Could you transcribe every record below exactly, leaving out the pictures?

BEGIN Records shown

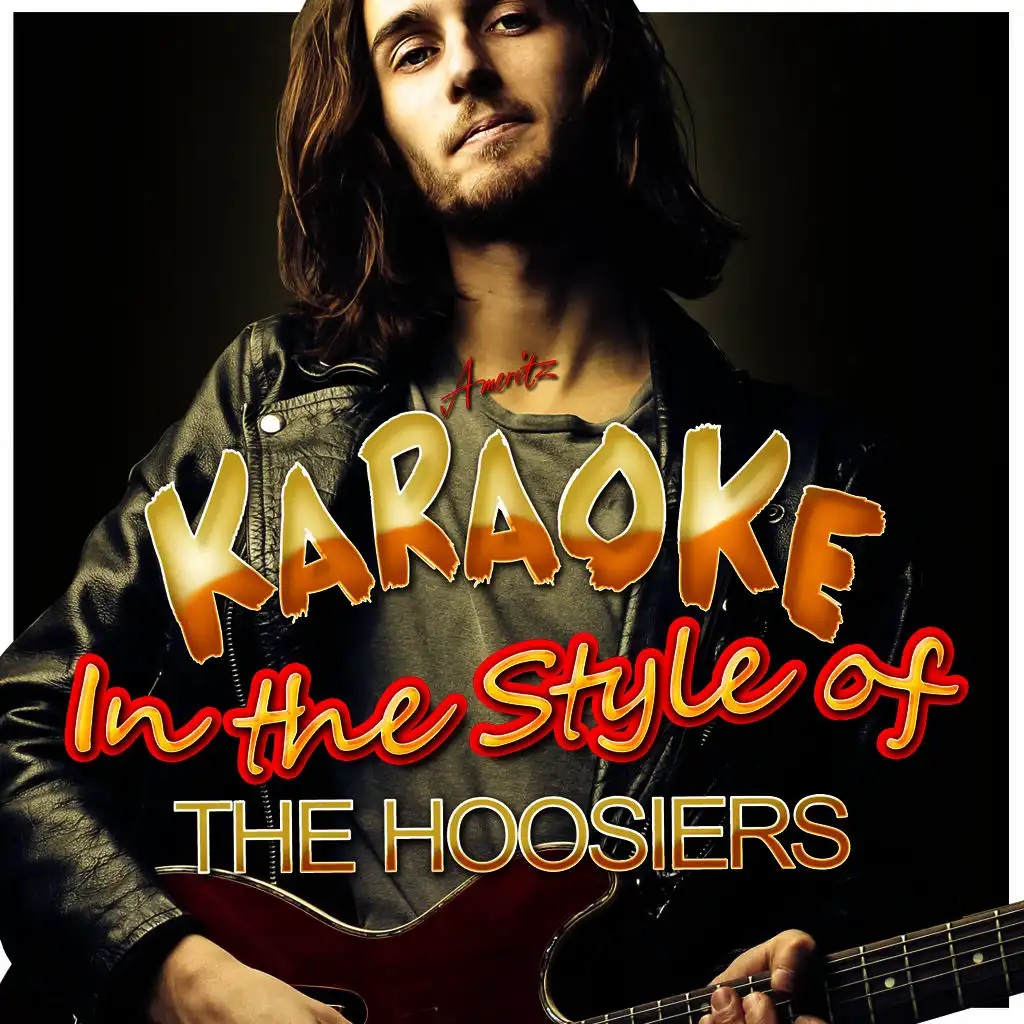 Karaoke - In the Style of the Hoosiers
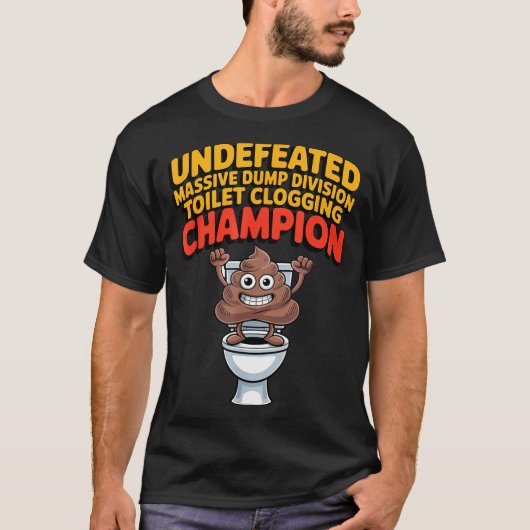 Undefeated Mive Dump Di Toilet Clogging Chamon  Tシャツ (正面)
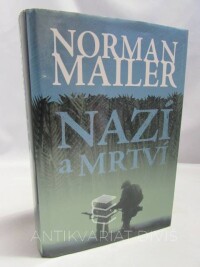 Mailer, Norman, Nazí a mrtví, 2009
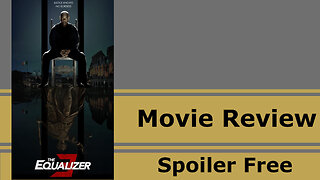 Equalizer 3: Review No Spoilers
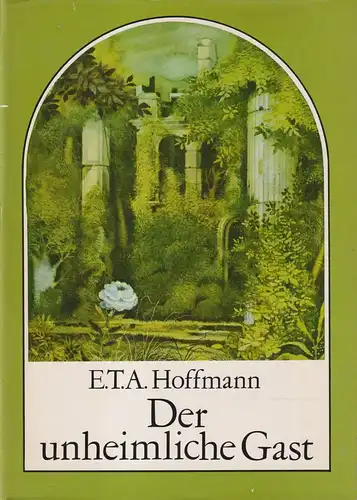 Buch: Der unheimliche Gast, Hoffmann, E. T. A., 1983, Verlag Neues Leben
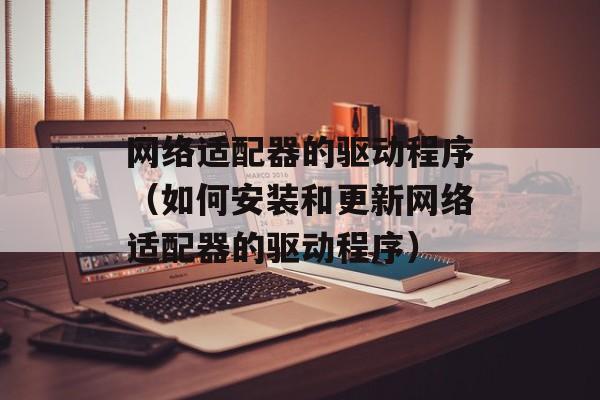 网络适配器的驱动程序（如何安装和更新网络适配器的驱动程序）-第1张图片-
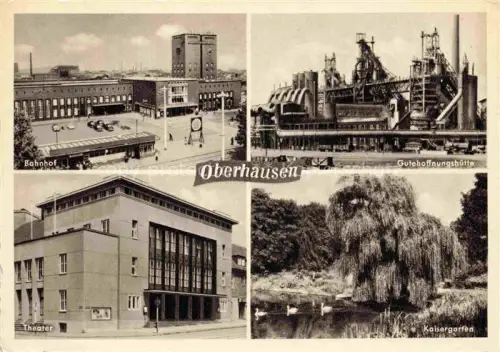 AK / Ansichtskarte Oberhausen  NRW Gutehoffnungshuette Bahnhof Theater Kaisergarten 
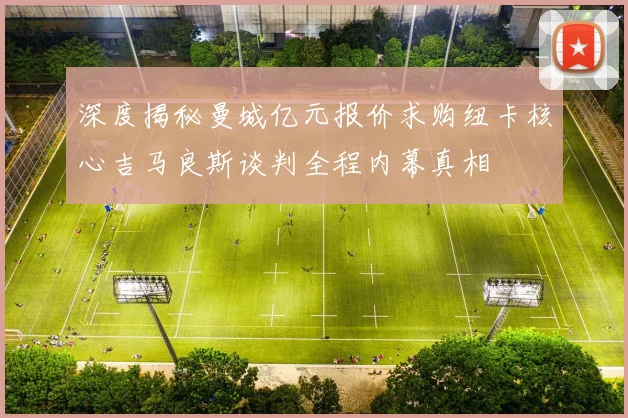 深度揭秘曼城亿元报价求购纽卡核心吉马良斯谈判全程内幕真相
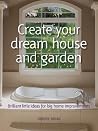Create your dream...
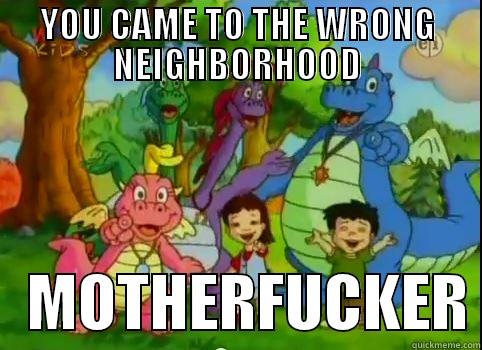 DRAGON tales - YOU CAME TO THE WRONG NEIGHBORHOOD    MOTHERFUCKER Misc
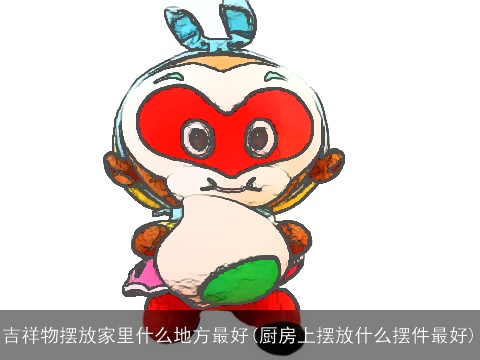 吉祥物摆放家里什么地方最好(厨房上摆放什么摆件最好)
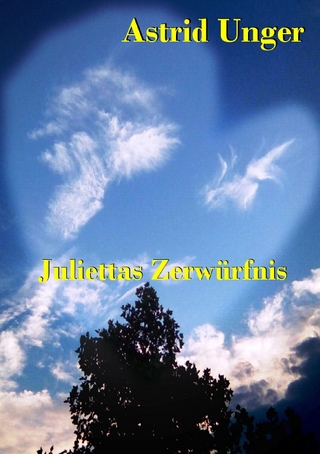 Juliettas Zerwürfnis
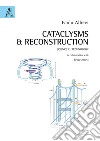 Cataclysms & reconstruction. Science & technology libro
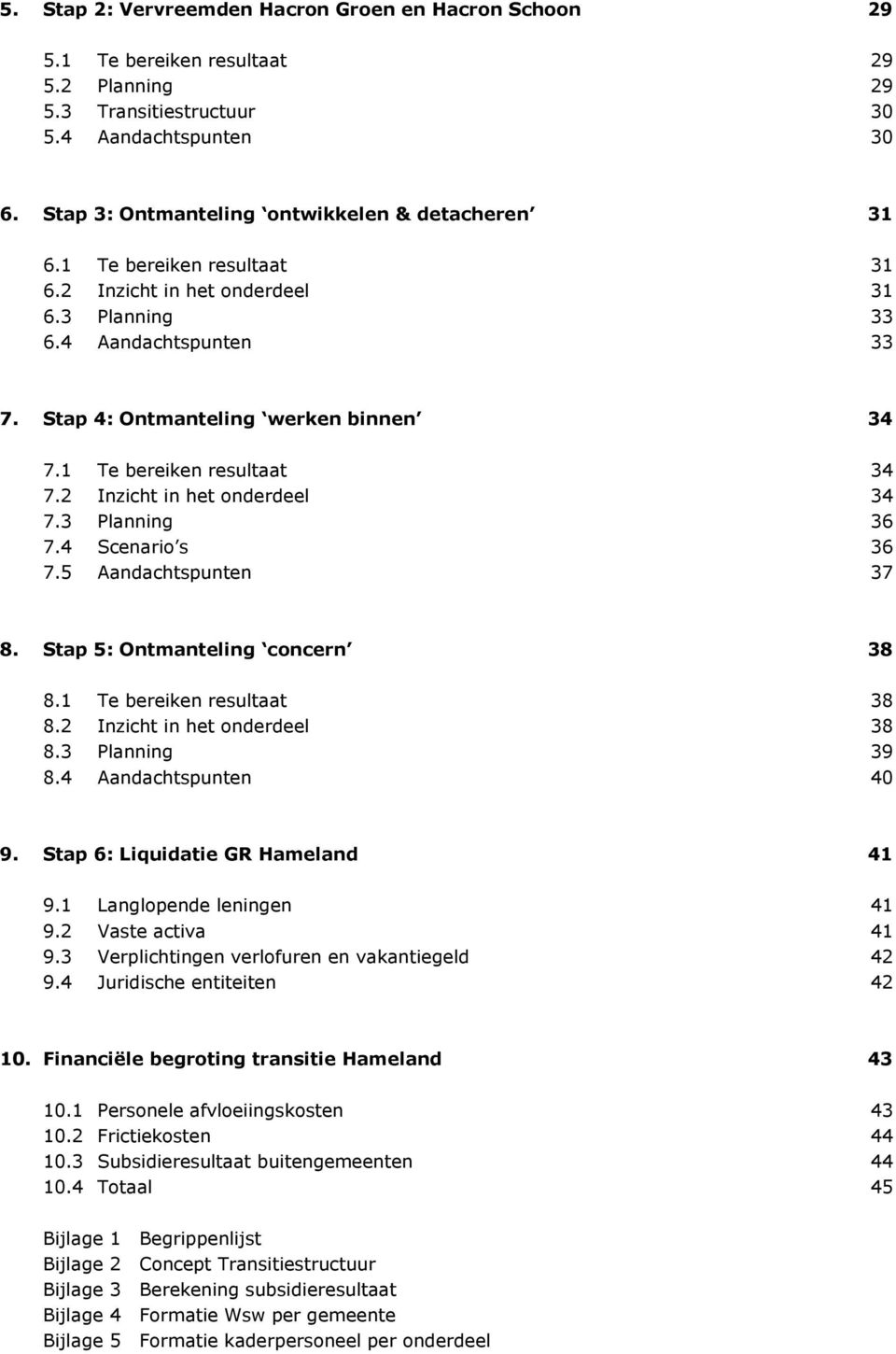 1 Te bereiken resultaat 34 7.2 Inzicht in het onderdeel 34 7.3 Planning 36 7.4 Scenario s 36 7.5 Aandachtspunten 37 8. Stap 5: Ontmanteling concern 38 8.1 Te bereiken resultaat 38 8.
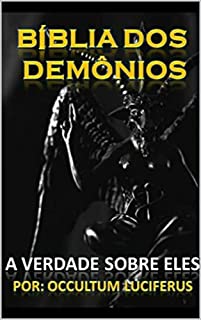 Livro BÍBLIA dos DEMÔNIOS - A Verdade Sobre Eles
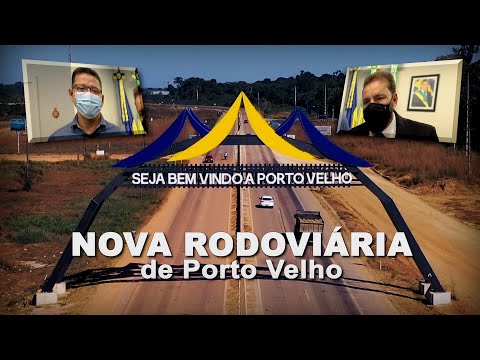 Prefeitura e governo do Estado vão construir a NOVA ESTAÇÃO RODOVIÁRIA de Porto Velho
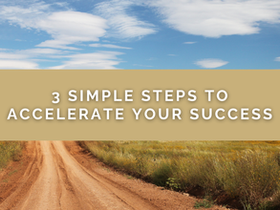 3 Simple Steps to Accelerate Your Success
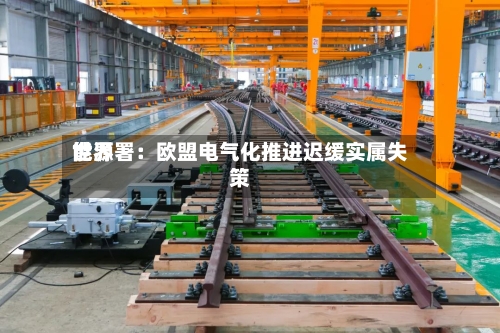 世界能源署：欧盟电气化推进迟缓实属失策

END Records shown

Solved problem –
 Karaoke - In the Style of the Hoosiers
 Undefeated Mive Dump Di Toilet Clogging Chamon  Tシャツ (正面)
 Mailer, Norman, Nazí a mrtví, 2009
 Equalizer 3: Review No Spoilers
 Buch: Der unheimliche Gast, Hoffmann, E. T. A., 1983, Verlag Neues Leben
 网络适配器的驱动程序（如何安装和更新网络适配器的驱动程序）-第1张图片-
 AK / Ansichtskarte Oberhausen  NRW Gutehoffnungshuette Bahnhof Theater Kaisergarten 
 深度揭秘曼城亿元报价求购纽卡核心吉马良斯谈判全程内幕真相
Create your dream...
 DRAGON tales - YOU CAME TO THE WRONG NEIGHBORHOOD    MOTHERFUCKER Misc
 吉祥物摆放家里什么地方最好(厨房上摆放什么摆件最好)
 Juliettas Zerwürfnis
 Cataclysms & reconstruction. Science & technology libro
 1 Te bereiken resultaat 34 7.2 Inzicht in het onderdeel 34 7.3 Planning 36 7.4 Scenario s 36 7.5 Aandachtspunten 37 8. Stap 5: Ontmanteling concern 38 8.1 Te bereiken resultaat 38 8.
 Livro BÍBLIA dos DEMÔNIOS - A Verdade Sobre Eles
 Prefeitura e governo do Estado vão construir a NOVA ESTAÇÃO RODOVIÁRIA de Porto Velho
 3 Simple Steps to Accelerate Your Success
 世界能源署：欧盟电气化推进迟缓实属失策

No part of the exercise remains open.